IDT is essentially Paley 1802 - fine,
as far as it goes. Broom's book 'How Blind Is
The Watchmaker' (IVP 2001) is the best IDT I know
of - and fully acknowledging not only a
billions-of-years biosphere but also evolution.
The IDT 'wedge' however has become to some extent
a front for "creationism". Prof Don Nield has
argued, and I agree, that IDT is trying to drive
in its wedge at the wrong place.
Full 28 y ago a leading local
statistician (later prof.), George Seber, tried
to get me to debate publicly against Duane Gish.
The notion was in some ways attractive, not least
because we're both Berkeley Ph.D biochemists; but
I declined, saying I would not dignify his cause
by sharing a stage with him. This reticence,
uncharacteristic for me, I have never regretted.
Much more recently, I gave a talk on
Creationism to our local Christian Academics
Group. In moving the vote of thanks, George
insisted on ignoring my main point by expressing
hope that there will be tolerance of Creationism
alongside the mainstream position which I had
advocated.
My own position is similar to that of our
leading emeritus zoology prof John Morton (see
his 'Man, Science and God', Collins 1972).
Although generally critical of the Vatican, I
think its doctrine on evolution is hard to fault,
and I credit it for the fact that Rome has had
little trouble regarding evolution. On this
issue if no others, general Christian doctrine
should learn from the Vatican.
Around 2 decade ago Creationists tried to
tamper with school book holdings in Hamilton N.Z.
I have not learned whether this attempt persisted.

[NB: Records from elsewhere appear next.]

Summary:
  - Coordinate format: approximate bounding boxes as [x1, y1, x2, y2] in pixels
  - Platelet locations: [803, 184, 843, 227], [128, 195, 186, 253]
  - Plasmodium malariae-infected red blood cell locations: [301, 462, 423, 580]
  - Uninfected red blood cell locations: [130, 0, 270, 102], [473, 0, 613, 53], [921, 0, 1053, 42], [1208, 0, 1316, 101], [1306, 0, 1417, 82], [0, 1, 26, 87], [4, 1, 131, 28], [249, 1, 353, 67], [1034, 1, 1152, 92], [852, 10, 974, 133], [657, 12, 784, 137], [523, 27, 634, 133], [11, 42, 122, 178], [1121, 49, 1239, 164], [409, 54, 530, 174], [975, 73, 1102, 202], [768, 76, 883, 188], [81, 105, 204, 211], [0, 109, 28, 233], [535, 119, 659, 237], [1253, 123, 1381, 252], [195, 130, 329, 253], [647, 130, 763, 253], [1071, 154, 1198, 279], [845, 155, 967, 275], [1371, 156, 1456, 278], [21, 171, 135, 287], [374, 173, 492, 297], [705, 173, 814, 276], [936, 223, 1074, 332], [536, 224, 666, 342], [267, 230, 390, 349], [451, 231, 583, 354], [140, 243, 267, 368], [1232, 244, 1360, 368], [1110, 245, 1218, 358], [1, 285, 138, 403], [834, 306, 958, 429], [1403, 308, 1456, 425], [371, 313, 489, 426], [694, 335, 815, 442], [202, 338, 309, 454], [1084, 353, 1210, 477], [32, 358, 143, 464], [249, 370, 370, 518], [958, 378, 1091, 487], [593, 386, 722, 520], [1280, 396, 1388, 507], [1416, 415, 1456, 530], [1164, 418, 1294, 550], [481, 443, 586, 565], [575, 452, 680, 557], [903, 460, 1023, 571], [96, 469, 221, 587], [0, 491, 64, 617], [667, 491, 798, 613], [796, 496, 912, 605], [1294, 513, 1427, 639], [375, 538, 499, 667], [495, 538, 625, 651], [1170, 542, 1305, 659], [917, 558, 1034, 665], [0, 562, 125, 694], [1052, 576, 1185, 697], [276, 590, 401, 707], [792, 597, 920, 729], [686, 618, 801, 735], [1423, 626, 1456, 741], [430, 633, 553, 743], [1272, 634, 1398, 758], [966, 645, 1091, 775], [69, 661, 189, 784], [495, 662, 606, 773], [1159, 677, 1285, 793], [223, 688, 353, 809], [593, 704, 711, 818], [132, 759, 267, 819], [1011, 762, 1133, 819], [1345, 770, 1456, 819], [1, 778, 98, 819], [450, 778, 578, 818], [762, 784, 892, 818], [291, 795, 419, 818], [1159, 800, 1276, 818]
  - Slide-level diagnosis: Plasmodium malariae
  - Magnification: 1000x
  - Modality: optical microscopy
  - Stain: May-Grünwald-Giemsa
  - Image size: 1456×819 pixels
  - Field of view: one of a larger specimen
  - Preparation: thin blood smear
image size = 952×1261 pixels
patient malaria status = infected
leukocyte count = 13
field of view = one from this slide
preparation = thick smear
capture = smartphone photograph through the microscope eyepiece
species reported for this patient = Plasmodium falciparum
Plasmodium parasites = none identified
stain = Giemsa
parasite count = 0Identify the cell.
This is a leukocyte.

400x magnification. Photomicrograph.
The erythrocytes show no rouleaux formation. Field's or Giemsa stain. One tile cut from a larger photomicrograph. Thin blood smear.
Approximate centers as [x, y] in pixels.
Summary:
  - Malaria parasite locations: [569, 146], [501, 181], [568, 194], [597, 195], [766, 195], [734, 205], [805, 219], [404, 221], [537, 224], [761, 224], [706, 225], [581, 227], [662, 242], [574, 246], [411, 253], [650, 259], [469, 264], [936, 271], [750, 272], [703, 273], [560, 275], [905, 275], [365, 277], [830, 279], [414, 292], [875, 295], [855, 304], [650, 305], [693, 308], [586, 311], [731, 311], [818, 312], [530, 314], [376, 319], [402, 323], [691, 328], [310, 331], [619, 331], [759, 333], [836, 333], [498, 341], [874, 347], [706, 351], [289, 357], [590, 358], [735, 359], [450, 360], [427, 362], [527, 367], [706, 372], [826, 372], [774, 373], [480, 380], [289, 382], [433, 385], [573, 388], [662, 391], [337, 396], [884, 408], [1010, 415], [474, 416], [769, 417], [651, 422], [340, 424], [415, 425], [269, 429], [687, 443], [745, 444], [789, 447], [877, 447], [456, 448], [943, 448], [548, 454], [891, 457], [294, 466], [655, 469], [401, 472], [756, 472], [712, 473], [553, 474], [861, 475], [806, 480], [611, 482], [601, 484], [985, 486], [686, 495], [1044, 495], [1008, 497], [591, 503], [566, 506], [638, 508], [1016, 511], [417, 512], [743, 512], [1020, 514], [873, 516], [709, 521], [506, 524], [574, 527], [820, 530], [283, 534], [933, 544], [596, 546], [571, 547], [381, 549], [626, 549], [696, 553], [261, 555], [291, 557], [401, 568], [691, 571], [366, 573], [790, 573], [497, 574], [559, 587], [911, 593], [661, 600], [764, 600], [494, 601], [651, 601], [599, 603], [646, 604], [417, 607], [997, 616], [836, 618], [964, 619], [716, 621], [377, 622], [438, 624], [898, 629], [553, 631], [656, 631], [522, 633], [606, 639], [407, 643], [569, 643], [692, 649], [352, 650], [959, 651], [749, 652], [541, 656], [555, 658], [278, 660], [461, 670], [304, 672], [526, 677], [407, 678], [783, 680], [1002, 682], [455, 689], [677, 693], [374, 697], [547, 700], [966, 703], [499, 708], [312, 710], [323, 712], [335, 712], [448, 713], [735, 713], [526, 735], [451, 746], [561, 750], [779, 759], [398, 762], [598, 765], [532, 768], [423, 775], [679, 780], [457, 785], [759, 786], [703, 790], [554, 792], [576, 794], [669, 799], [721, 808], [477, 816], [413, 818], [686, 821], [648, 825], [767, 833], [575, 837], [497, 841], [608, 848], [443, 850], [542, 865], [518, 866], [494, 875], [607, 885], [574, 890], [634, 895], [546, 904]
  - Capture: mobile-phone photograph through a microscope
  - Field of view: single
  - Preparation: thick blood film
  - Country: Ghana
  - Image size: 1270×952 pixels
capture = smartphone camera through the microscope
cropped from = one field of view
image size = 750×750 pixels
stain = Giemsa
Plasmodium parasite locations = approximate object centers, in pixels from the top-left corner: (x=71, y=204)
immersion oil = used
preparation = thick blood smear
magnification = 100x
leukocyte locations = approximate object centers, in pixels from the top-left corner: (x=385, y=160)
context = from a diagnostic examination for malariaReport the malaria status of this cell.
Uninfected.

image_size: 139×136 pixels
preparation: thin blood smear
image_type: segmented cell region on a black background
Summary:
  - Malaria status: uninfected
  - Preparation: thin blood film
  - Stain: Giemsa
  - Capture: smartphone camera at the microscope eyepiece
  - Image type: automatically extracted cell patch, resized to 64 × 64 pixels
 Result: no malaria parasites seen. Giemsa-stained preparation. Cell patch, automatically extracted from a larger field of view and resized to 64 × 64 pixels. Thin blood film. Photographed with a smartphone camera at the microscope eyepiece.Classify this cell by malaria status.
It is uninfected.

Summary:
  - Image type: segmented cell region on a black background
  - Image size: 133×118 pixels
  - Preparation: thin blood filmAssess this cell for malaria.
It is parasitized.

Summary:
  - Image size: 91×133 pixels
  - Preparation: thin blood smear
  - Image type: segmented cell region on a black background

In 1983 I photographed in the Science
Museum, Kensington, an exhibit which asserted the
axiom that *either* organisms have evolved
*or* God has created them. This furphy, not
normally so clearly enunciated, seems to me to be
not only the fundamental error of the
Creationist® fanaticism but also typical in its
illogic of most if not all fundamentalisms. I
suggest the racket common to them is the
requirement of assent to a proposition which is
not subtly but flagrantly false. This is not
ancillary or accidental: I believe it is
essential, in that once a person has overtly
signalled switching-off of God-given reason in
favour of a pointedly false slogan from the sect
leader(s), obedience can be thereafter required
much more generally. This is in the nature of
totalitarian systems' social psychology. "The
Slavs are sub-human" is a prototypical modern
example of a blatantly false slogan which you had
to assent to overtly if you were to attain the
(temporary) social security of the National
Socialist Party. "The first 3 chapters of the
Bible, plus the Noah story, must be taken
literally" is similar mischief. I don't see why
this racket is not more widely & vigorously
condemned. Those who propound it do not in fact
advocate that other parts of the Bible be read
literally; Broom & I point to John the Baptist's
hailing "the Lamb of God" - why do
fundamentalists not try to insist that Christ
assumed ovine form for that occasion on the banks
of the Jordan?
As a scientist active in natural
theology, I support the general gist of IDT as
such but fear that it functions on the edge of a
"creationist" whirlpool.
=====
So, far from 'teaching the controversy',
IDT head honchos suppress criticism.
When Dembski visited Auckland I arranged
a half-day symposium for him with Broom, Nield,
and other scholars. He was cordial, but
unresponsive. He feels little call upon himself
to respond to others' reasoning, except by
issuing great gouts of verbiage at a tangent from
what they have said. The Creationists are a
different character type: they not only don't
respond to any opponent's reasoning but also
become, on no shadow of an excuse, rabidly
abusive. IDT is a more subtle problem.
Enemies of religion cannot honestly use
IDT as a surrogate for genuine scholarship. It
purports to be a school of thought, but
contributes just the one tiny point - Paley's
1802 point - and stands pat on that, refusing
to discuss anything else, as if Dawkins & his ilk
might concede that point. This is a crazy
standoff unworthy of further attention.